なんとか放蕩生活から逃れようと、心機一転東京へ出てきた。
そこで派遣社員として物流倉庫のフォークリフトの運転手として職を得て、今に至っている。
経済的には楽ではなく、住まいは築40年を過ぎたボロアパートで、家賃が3万8千円の6畳一間の時代に取り残されたような住まいだった。

ある日、共用スペースに置いてある洗濯機の水道栓から、隣の部屋に住んでいる少女が水を汲んでいるところに誠は遭遇する。

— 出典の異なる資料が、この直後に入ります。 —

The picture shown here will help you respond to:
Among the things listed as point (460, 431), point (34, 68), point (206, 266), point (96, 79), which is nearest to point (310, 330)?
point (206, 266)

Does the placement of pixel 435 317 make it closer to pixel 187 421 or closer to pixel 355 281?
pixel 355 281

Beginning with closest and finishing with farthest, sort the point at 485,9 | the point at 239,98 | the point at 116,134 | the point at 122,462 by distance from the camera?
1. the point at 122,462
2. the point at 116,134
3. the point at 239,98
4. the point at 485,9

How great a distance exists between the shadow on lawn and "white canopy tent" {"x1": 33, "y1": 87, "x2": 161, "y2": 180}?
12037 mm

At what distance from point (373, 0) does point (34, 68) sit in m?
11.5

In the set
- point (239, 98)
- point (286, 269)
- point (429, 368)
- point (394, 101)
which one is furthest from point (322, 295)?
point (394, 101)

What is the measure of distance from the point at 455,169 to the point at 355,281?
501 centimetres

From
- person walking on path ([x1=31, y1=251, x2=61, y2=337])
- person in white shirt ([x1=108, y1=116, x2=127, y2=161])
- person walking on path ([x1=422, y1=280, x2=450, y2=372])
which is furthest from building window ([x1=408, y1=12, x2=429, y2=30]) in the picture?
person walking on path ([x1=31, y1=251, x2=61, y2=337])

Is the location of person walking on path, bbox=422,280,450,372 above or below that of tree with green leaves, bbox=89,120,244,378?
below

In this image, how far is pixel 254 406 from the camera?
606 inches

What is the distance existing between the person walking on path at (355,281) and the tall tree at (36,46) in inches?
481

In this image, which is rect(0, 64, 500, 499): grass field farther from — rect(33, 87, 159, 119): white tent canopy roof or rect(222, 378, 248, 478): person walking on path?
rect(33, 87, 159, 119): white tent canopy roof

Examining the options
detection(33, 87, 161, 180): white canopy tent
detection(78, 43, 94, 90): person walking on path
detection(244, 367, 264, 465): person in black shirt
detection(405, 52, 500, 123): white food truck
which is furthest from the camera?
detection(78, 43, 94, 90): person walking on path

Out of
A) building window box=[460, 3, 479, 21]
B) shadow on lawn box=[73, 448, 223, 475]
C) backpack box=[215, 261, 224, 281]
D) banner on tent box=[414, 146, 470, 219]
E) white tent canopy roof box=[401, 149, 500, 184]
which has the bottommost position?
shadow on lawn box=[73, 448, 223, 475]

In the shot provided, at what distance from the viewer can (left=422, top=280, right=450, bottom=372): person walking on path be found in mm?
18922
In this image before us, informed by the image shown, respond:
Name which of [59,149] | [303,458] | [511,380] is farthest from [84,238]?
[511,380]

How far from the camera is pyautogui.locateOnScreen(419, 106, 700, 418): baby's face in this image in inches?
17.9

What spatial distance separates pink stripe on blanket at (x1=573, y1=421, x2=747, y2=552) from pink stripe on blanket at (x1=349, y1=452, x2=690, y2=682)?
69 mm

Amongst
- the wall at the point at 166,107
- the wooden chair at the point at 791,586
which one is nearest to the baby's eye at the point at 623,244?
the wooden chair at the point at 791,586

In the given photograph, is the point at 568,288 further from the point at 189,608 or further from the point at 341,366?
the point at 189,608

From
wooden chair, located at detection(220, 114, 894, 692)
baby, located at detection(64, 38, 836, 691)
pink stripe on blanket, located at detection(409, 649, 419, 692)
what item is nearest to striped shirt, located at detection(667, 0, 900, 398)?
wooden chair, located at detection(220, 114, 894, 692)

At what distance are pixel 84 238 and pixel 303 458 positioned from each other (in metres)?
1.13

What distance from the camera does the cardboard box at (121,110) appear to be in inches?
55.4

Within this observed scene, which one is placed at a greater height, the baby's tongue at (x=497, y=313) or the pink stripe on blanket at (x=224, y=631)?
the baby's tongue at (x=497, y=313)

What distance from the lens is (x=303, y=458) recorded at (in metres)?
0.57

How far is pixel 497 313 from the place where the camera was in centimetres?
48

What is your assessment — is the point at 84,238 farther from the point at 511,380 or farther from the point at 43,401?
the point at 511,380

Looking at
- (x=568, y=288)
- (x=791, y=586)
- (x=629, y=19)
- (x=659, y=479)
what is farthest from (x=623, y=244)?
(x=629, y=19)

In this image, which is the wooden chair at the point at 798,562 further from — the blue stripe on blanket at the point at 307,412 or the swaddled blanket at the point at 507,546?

事情を少女に尋ねると、ガス、水道、電気が止められていると言う。
20日前、直ぐに帰るからと言って1万円を残して出掛けたきり、母親が未だ帰ってきていないと言う。
猛暑の中、クーラーも使えず食事もできないのではと誠は同情し、翌朝の食事と飲み物を少女と弟の住んでる部屋に届け、夕食には誠の手作りカレーをご馳走しようと、中学生の真子と小学生で自閉症の弟の圭を自室に招待する。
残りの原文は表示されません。